Cisco AnyConnect VPN connect to a non-443 port entry

James_Suzhou · ‎01-24-2022

Hi,

Due to some reason, I have change the default 443 port to 7799 in ASA firewall both in HTTPS port and DTLS port.

By using Cisco AnyConnect Secure Mobility Client, I am able to connect successfully if manual input the address xx.domainname.com:7799 and everything working just fine.

However, if I had add this xx.domainname.com:7799 as one of the HostEntry under Profile subfolder, the connection never successful.

Does anyone can help with this? Thanks.

Cisco ASA: ASA 5506

ASA Version: 9.12(4)18

ASDM Version: 7.5(2)

Cisco AnyConnect Secure Mobility Client: 4.8.03052

Profile:

***

<ServerList>

<HostEntry>
<HostName>vpn</HostName>
<HostAddress>https://xx.domainname.com:7799</HostAddress>
<UserGroup>vpn</UserGroup>
</HostEntry>

</ServerList>

Regards

James

Sheraz.Salim · ‎01-24-2022

The remote user have to tag the port at the end of the ip address/URL if using other than 443.

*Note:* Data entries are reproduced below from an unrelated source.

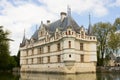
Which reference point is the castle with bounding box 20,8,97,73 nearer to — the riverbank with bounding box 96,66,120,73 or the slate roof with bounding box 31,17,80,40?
the slate roof with bounding box 31,17,80,40

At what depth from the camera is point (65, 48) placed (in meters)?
34.8

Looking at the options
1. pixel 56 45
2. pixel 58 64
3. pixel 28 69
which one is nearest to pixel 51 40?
pixel 56 45

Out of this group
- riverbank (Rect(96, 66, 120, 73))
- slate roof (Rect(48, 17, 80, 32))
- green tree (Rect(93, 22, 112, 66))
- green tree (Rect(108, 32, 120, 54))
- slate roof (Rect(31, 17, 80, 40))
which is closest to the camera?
slate roof (Rect(48, 17, 80, 32))

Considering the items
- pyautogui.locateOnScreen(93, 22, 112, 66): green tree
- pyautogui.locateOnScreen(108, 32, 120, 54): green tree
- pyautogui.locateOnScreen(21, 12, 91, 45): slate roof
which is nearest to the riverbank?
pyautogui.locateOnScreen(108, 32, 120, 54): green tree

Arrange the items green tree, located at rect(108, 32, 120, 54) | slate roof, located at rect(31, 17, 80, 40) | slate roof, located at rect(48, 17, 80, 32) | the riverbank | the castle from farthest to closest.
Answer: green tree, located at rect(108, 32, 120, 54) → the riverbank → slate roof, located at rect(31, 17, 80, 40) → slate roof, located at rect(48, 17, 80, 32) → the castle

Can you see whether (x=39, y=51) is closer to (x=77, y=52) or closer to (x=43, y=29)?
(x=43, y=29)

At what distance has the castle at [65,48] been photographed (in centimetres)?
3491

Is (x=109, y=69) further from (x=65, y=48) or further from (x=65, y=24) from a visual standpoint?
(x=65, y=24)

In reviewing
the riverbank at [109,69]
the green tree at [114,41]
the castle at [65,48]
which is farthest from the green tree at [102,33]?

unless otherwise if you use the default port 443 than the ASA ASDM will keep the default port in host entry.

please do not forget to rate.

James_Suzhou · ‎01-24-2022

@Sheraz.Salim wrote:
The remote user have to tag the port at the end of the ip address/URL if using other than 443.

unless otherwise if you use the default port 443 than the ASA ASDM will keep the default port in host entry.

Hi Sheraz.

Thank you.

So far, manually input seems the only way, but its quite annoying.

Karsten Iwen · ‎01-24-2022

Use the HostAddress without the "https://" in your XML file and try again.

James_Suzhou · ‎01-24-2022

@Karsten Iwen wrote:
Use the HostAddress without the "https://" in your XML file and try again.

Hi Karsten, Yes. I have tried to remove the "https://" and change the domain name to ip address, both seems not working.

Karsten Iwen · ‎01-25-2022

Using the IP can not work as the IP is not in the certificate. But using a host entry in the XML with a non-standard port definitely works.

This is one of my entries:

		<HostEntry>
			<HostName>Example Company</HostName>
			<HostAddress>vpn2.example.de:444</HostAddress>
			<UserGroup>LOC</UserGroup>
			<BackupServerList>
				<HostAddress>vpn1.example.de:444</HostAddress>
			</BackupServerList>
		</HostEntry>

James_Suzhou · ‎01-27-2022

Hi Karsten,

I tried to remove the https:// and now my XML looks like below. Still not working.

<ServerList>
<HostEntry>
<HostName>vpn</HostName>
<HostAddress>xx.domainname.com:7799</HostAddress>
<UserGroup>vpn</UserGroup>
</HostEntry>
</ServerList>

@Karsten Iwen wrote:
Using the IP can not work as the IP is not in the certificate. But using a host entry in the XML with a non-standard port definitely works.
This is one of my entries:
		<HostEntry>
			<HostName>Example Company</HostName>
			<HostAddress>vpn2.example.de:444</HostAddress>
			<UserGroup>LOC</UserGroup>
			<BackupServerList>
				<HostAddress>vpn1.example.de:444</HostAddress>
			</BackupServerList>
		</HostEntry>

Karsten Iwen · ‎01-28-2022

I am not aware of any bug here, but if anything doesn't work, I would always try the actual software-version. And your AnyConnect is already slightly outdated.

And have you tried to remove all profiles on the PC and load the relevant profile again from the ASA?

Next question: Can you reproduce this with other PCs?